All’insegna del fare meno con meno, bisogna eliminare lo spreco di cibo, rimodellando la filiera degli allevamenti e, mettendo insieme principi nutrizionali ed etici, ridurre il consumo di carne. Va contenuto il risparmio energetico, inoltre, unendo la sufficienza all’efficienza: abitazioni più piccole, diminuzione dei consumi per il riscaldamento, affidandosi anche all’utilizzo delle fonti energetiche alternative, e viaggiare meno. Il riciclo dei materiali usati nella produzione, infine, portano a una diminuzione delle emissioni di CO2 nell’atmosfera che concorre al contenimento del global warming e degli effetti devastanti del cambiamento climatico.

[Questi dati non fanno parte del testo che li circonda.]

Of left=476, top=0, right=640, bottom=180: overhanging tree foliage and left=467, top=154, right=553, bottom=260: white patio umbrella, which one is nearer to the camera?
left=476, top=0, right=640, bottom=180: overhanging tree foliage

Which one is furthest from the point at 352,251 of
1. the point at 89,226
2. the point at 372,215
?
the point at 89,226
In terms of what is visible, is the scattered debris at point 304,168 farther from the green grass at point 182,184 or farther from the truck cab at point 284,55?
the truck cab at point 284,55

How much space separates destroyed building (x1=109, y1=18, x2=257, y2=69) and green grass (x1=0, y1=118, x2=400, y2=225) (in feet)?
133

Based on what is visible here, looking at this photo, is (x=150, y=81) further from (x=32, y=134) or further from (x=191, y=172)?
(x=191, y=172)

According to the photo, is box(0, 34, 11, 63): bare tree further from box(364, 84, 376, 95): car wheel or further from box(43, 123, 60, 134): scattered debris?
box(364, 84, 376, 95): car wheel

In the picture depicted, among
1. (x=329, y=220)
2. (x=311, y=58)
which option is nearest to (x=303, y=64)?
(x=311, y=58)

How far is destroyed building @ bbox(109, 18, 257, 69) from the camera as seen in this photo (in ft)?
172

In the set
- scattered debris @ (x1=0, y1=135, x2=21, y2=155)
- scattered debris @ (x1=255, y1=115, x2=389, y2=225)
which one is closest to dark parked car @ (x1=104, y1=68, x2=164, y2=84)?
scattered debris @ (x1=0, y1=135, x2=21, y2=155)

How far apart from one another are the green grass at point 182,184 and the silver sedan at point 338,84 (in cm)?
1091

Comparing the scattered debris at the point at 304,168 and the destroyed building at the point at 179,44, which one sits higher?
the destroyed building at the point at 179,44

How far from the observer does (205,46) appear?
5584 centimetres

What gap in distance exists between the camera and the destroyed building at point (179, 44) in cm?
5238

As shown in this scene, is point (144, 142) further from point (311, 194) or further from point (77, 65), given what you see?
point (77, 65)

Organizzare l’agire individuale e comunitario secondo i principi e le pratiche dell’economia circolare, insomma, significa adottare uno stile di vita differente, operando quella riconversione ecologica dell’economia – intesa sia dal punto di vista personale sia da quello strutturale e sociale – che i decisori politici, alle prese con la crisi pandemica e ambientale in atto, considerano necessaria per un futuro sviluppo sostenibile. Quest’ultimo concetto, è bene sottolinearlo, si riferisce alla capacità di produrre salvaguardando i sistemi naturali da cui prendiamo le risorse, nel rispetto della loro capacità di assorbire scarti e rifiuti, ma riguarda anche la redistribuzione equa delle risorse e dei beni, senza la quale qualsiasi organizzazione economica non riuscirà ad assicurare la sostenibilità sociale della sua programmazione e, quindi, ad affrontare le sfide e a contenere i danni presenti nell’attuale sistema-mondo globalizzato.